Why? He had an inexplicable need to be the centre of everyone’s affection, and, characteristically, he assumed he earned more adoration as a victim than as a friend. Such are the misgivings in life, so much attention to detail so little to the bigger picture…


His memory will fade, as we go on with our lives. He will all too soon be a sudden recollection in a gathering, a fleeting moment of melancholy on a summer’s night. Life is for the living; there is little temperance, tolerance or time for the dead.

I fear more people regret the lost opportunities than they do the actual passing. The moments are lost in ‘should haves’ and ‘could haves.’ Yet the next day we pile on another laundry load of regrets for next time.

If I have failing in life (this is my humble attempt at humility) it is that I have been unable to make people see it that way. My epiphany folks was not my doing, but reverberates in the lyrics of an aching song about a beautiful boy, which I will borrow – life is what happens to you while you’re busy making other plans.

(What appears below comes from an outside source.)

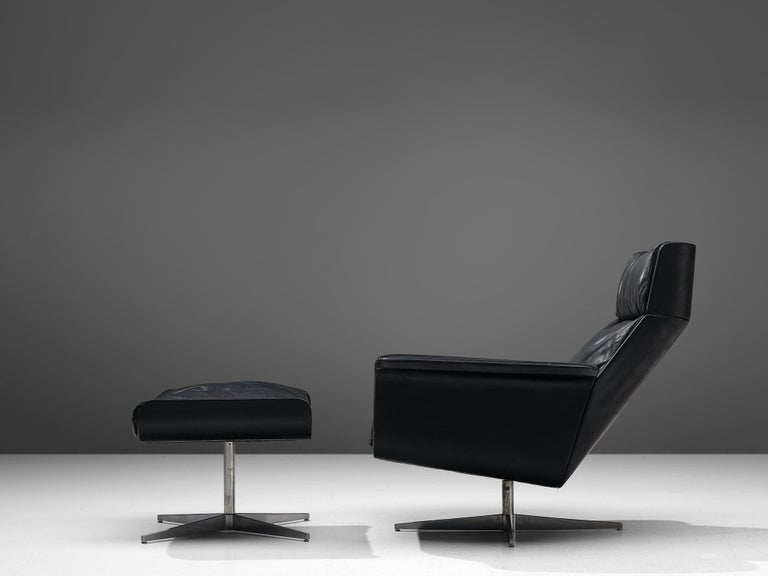 Lounge chair with ottoman, leather and metal, Germany, 1960s.  This German modern lounge chair with ottoman features a comfortable, tufted seat. The chair is build up in three parts or shells, creating a angled design from the side. Both the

Somewhere deep inside, those words struck a resounding chord in my soul and sent a shiver of realization through me. The words haunt me, whenever I close my eyes to soothe my troubles; they remind me of what ‘should be.’ On such days I open my eyes, take a deep breath, and a stop long enough to look around.

Having said that, however, I still find myself, more often than not, slipping into habit and piling on lost opportunities like split logs by the fireplace; absently holding on to them, and bidding my time with inaction, waiting to burn it in the pyre of another passing.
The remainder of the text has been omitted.